1.6.2 Rights of an auditor


The auditor has the following rights under the Companies Act 1984 (Section 194) in order to carry out the above duties.


  • Right of access at all times to the books, accounts, vouchers or documents of the company.


  • Right to require from directors, employees of the company any information which the auditor thinks necessary.


  • Right to receive notices and attend meetings and to report on any matters concerning him as auditor.


  • Right to make a report on his findings including failure of the directors to provide him with information and explanation which he deems necessary.


  • Right to be heard when making a presentation during a meeting.


  • Right to reasonable remuneration.


  • Right of lien. A lien is right to hold or keep somebody’s property until that somebody settles a debt.


  • Right to receive correct information


  • False statements to auditors (Section 335)


An officer of a company commits an offence if he/she knowingly or recklessly makes to the company auditors a statement which the auditors require and is misleading, false or deceptive.  The person guilty of this offence is liable to imprisonment or a fine or both.


  • Law of contract and the auditor


Contract law is the law which regulates legally binding agreements.


The law of contract affects the auditor as follows.


  • The auditor and the client agree on express terms of the contract set out in the engagement letter.
  • The law may also impose implied terms into contractual agreements.


Implied terms


Implied terms are terms deemed to form part of a contract even though not expressly mentioned by the parties to the contract.

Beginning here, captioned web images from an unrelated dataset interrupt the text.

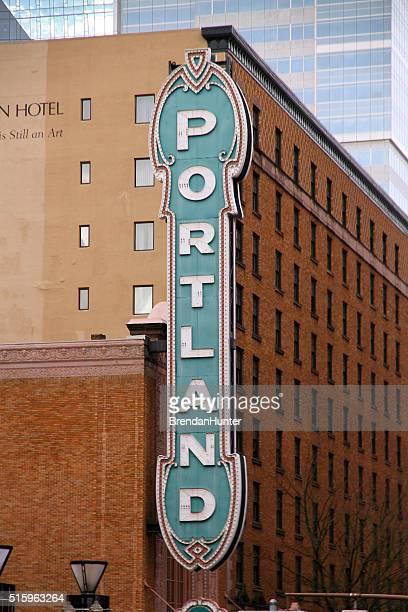 Portland-Grün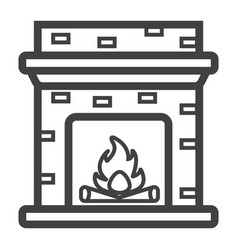 fireplace line icon furniture and interior vector image vector image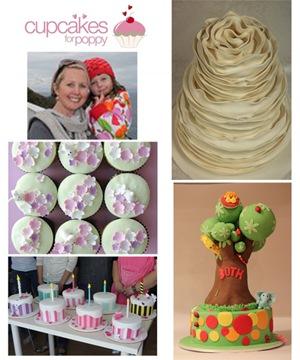 Cupcakes for Poppy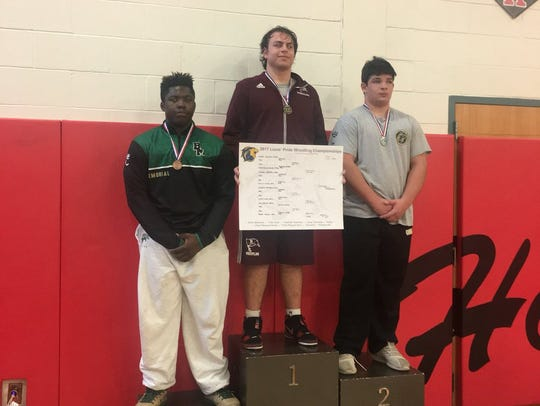 Joe D'Alessio won gold for Nutley in 220-pound class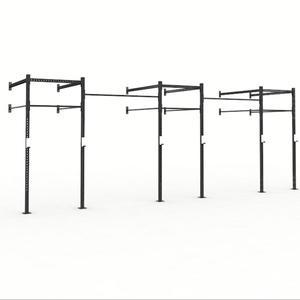 X Training Wall Mount 24' Pull Up Rig (XTE24FTWALLRIG)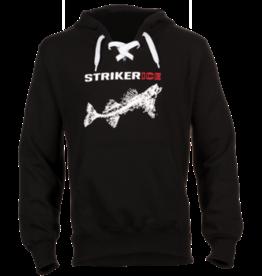 Striker Ice SI Logo Hoody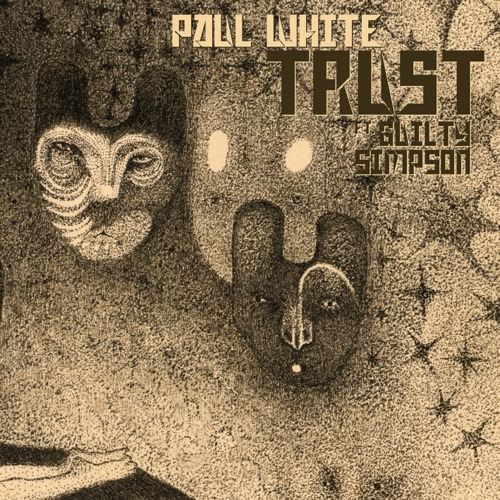 Paul White featuring Guilty Simpson - Trust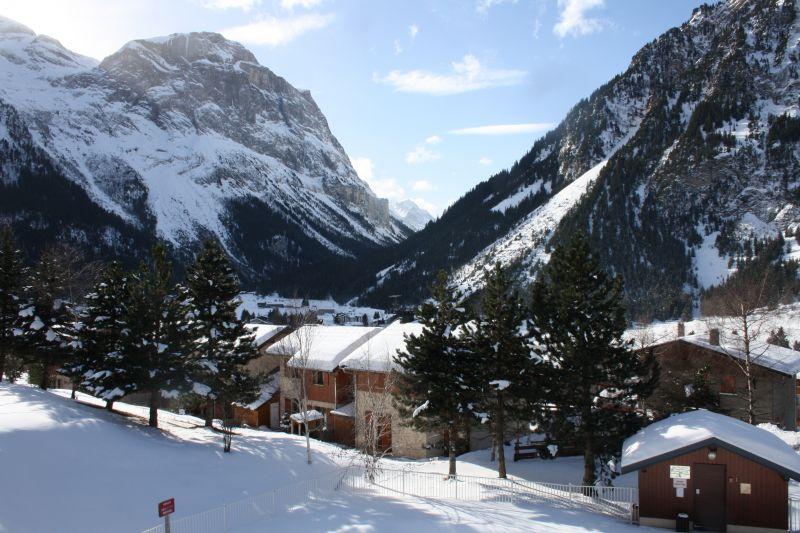 Ausblick aus der Ferienunterkunft Mietobjekt Appartement 18251 Pralognan la Vanoise
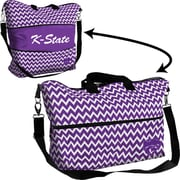 Logo Chairs NCAA Expandable Tote; KS State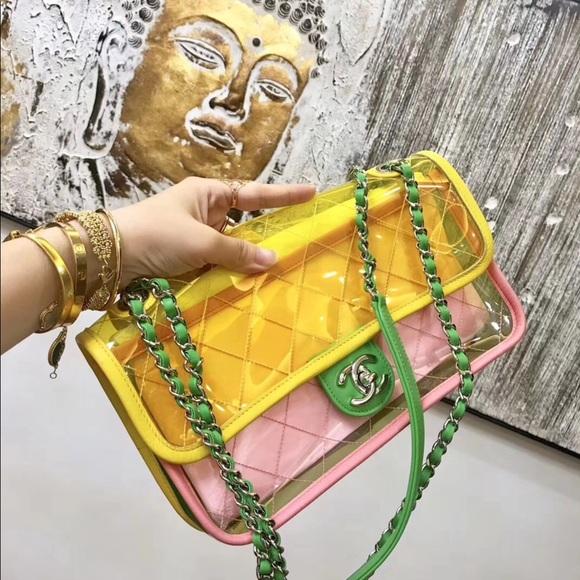 db459c64cf70 CHANEL Handbags - Chanel medium pvc flap bag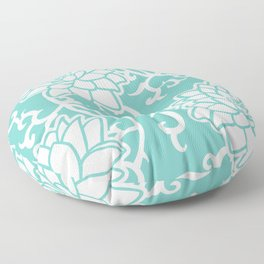Lotus flowers Floor Pillow
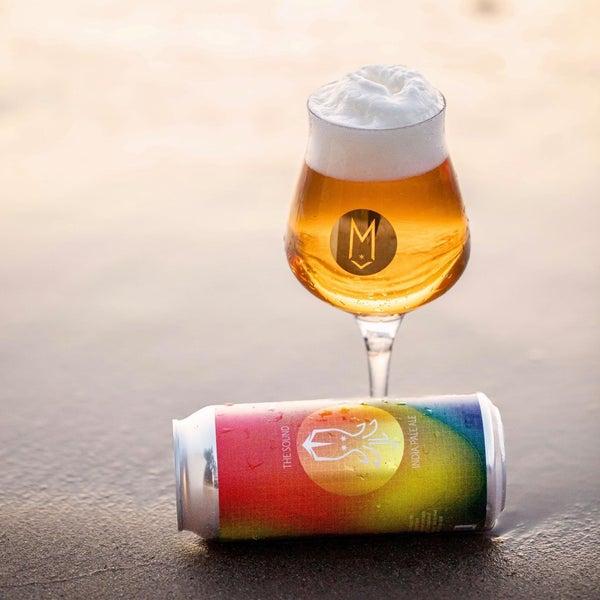 Foto tirada no(a) Maplewood Brewery & Distillery por Paul em 9/30/2020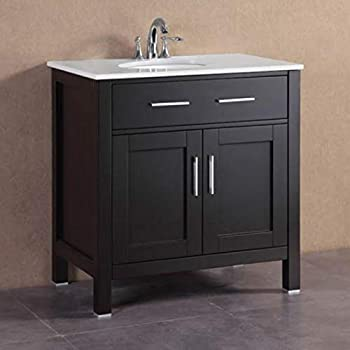 32 Quot Modern White Floating Single Sink Bathroom Vanity Set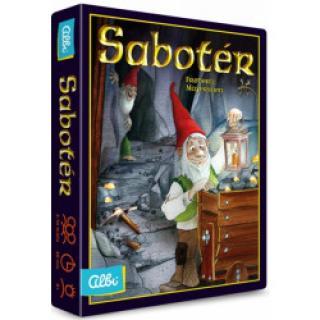 Albi - Sabotér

Examples of implied terms are:


  • The auditors have a duty to exercise reasonable care and skill.
  • The auditors have a duty to carry out the work required with reasonable expediency.
  • The auditors have a right to reasonable remuneration.


Meaning of reasonable care


Reasonable care is the degree of care, diligence, or precaution that may fairly, ordinarily, and properly be expected or required in consideration of the nature of the action, the subject matter, and the surrounding events.


The following guidelines help to know when an auditor is said to have displayed reasonable care.


  • Auditors should use generally accepted auditing techniques contained in auditing standards.
  • If auditors’ suspicions are aroused (this is called being ‘put upon enquiry’), they must carry out investigations until they are satisfied as to what those suspicions mean.
  • Auditors must act honestly and carefully when making judgements.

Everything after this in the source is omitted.